= Aim of the task =
Put the lines from the one containing "The captured photo" through the one containing "C) the dark rock at bbox=(448, 279, 495, 326)", both included, into a numbered list, leaving out any blank lines.

-- begin Task data --

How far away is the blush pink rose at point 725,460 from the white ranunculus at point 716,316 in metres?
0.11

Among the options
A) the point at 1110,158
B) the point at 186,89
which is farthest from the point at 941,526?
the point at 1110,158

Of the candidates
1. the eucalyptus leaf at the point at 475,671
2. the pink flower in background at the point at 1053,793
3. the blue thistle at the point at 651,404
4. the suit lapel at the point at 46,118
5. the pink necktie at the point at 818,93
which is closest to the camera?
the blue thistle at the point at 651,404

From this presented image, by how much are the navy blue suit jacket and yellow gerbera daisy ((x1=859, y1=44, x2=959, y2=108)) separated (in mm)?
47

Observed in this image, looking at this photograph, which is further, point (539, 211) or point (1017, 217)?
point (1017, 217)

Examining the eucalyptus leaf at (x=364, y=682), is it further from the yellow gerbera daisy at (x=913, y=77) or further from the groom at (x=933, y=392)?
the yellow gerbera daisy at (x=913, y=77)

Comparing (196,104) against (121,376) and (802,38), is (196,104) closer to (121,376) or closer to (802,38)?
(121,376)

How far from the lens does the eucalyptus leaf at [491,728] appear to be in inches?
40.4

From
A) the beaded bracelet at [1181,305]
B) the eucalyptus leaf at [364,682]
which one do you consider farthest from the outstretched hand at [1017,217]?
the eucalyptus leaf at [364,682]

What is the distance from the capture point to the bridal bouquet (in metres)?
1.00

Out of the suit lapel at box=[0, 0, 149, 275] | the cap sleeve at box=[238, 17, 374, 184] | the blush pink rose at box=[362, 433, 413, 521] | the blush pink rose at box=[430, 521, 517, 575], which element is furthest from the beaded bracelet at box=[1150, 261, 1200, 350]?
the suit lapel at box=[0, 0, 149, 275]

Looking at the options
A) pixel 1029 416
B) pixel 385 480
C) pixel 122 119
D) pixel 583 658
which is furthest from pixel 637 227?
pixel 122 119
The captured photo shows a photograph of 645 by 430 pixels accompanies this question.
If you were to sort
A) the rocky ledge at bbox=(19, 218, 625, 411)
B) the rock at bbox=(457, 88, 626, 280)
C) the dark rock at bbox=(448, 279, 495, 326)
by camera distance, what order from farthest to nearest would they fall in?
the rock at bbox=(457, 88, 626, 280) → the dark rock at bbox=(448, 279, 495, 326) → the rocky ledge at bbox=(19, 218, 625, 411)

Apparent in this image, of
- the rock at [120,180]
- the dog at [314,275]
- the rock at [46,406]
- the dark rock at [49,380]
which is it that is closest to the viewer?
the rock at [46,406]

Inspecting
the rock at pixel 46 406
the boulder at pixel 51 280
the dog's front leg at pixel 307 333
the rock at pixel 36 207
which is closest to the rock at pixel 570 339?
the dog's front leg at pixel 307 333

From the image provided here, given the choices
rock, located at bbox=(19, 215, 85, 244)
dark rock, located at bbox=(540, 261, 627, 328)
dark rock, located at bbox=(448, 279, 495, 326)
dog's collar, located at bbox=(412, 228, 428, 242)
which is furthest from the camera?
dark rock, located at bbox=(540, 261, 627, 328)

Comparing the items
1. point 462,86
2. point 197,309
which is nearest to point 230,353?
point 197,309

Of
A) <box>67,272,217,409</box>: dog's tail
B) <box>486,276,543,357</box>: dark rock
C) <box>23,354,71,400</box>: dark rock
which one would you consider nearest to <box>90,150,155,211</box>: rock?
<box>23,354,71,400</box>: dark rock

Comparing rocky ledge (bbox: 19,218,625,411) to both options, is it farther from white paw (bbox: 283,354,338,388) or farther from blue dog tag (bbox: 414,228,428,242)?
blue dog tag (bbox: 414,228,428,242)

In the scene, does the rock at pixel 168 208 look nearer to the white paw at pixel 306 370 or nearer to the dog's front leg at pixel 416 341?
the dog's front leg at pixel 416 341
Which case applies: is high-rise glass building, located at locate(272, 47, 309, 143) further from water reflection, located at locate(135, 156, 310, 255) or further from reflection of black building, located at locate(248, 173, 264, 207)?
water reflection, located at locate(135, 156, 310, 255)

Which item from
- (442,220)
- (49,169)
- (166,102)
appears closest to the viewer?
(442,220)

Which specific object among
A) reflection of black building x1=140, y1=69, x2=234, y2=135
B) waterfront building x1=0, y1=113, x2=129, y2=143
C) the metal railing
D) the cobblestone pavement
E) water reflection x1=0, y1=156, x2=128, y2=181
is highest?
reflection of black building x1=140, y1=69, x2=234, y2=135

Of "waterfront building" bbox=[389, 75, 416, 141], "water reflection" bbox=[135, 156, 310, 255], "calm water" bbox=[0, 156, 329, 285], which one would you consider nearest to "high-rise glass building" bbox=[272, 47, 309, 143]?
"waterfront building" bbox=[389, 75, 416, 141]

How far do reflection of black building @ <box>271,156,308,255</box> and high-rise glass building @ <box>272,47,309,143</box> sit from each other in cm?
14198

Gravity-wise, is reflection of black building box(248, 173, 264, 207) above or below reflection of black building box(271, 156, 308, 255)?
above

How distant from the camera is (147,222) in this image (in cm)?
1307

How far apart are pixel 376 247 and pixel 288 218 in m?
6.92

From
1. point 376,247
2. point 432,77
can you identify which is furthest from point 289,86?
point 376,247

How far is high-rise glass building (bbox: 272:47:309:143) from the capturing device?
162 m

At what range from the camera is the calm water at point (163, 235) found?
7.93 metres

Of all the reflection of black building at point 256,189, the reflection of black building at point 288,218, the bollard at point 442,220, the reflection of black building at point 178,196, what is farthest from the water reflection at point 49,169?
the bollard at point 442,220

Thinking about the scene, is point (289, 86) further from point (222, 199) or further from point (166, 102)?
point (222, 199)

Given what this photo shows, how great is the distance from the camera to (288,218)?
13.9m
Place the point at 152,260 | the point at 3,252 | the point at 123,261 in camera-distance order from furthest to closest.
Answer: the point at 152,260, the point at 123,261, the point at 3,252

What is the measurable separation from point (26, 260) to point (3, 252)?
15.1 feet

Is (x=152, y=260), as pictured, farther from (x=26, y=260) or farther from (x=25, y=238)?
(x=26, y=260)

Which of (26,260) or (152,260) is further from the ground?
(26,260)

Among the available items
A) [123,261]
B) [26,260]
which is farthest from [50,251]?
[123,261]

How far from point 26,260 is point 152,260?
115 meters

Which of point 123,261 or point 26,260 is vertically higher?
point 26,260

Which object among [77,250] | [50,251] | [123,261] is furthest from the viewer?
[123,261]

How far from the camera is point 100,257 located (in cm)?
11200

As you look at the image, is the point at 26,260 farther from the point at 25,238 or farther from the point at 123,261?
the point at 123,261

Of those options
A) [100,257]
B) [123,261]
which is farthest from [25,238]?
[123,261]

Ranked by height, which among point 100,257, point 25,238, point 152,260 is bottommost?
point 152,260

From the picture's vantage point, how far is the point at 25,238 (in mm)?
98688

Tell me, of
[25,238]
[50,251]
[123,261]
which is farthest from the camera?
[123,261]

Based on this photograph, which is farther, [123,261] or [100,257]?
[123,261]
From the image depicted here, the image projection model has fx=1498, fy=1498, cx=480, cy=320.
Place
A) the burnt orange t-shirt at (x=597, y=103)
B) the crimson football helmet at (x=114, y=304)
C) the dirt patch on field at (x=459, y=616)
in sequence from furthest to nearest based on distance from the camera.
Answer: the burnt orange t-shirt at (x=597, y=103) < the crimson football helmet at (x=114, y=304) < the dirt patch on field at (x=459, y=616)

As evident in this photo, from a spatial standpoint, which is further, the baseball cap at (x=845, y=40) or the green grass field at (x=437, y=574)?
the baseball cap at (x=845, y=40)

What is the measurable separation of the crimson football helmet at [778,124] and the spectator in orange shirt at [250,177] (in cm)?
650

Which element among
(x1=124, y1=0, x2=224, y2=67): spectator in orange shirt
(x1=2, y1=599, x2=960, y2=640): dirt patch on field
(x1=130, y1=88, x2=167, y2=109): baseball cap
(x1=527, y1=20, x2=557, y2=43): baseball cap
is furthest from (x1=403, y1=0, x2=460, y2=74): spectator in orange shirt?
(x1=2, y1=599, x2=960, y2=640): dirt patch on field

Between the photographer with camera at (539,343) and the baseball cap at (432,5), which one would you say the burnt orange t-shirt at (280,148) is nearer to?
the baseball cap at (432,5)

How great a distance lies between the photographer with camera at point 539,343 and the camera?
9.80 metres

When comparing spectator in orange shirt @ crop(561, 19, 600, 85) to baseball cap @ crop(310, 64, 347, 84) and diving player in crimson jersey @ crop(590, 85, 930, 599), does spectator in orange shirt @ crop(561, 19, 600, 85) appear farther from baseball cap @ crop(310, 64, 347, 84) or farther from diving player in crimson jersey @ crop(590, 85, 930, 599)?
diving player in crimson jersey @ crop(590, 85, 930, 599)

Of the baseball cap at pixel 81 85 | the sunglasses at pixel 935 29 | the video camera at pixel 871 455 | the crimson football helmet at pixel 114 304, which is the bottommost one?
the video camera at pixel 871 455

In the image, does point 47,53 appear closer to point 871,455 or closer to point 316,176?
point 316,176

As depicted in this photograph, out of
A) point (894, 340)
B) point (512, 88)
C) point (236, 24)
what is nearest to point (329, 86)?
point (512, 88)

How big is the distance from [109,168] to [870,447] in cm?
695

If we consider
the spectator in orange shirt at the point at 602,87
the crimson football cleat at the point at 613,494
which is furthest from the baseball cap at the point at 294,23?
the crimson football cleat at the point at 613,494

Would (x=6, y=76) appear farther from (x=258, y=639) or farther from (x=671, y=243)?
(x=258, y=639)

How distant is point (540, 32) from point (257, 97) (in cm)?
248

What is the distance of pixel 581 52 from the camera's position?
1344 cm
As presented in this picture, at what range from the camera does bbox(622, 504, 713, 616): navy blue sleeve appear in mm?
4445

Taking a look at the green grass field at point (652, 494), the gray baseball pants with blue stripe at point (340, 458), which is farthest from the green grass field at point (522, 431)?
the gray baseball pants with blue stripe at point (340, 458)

-- end Task data --

= In response =
1. The captured photo shows a photograph of 645 by 430 pixels accompanies this question.
2. If you were to sort
3. A) the rocky ledge at bbox=(19, 218, 625, 411)
4. B) the rock at bbox=(457, 88, 626, 280)
5. C) the dark rock at bbox=(448, 279, 495, 326)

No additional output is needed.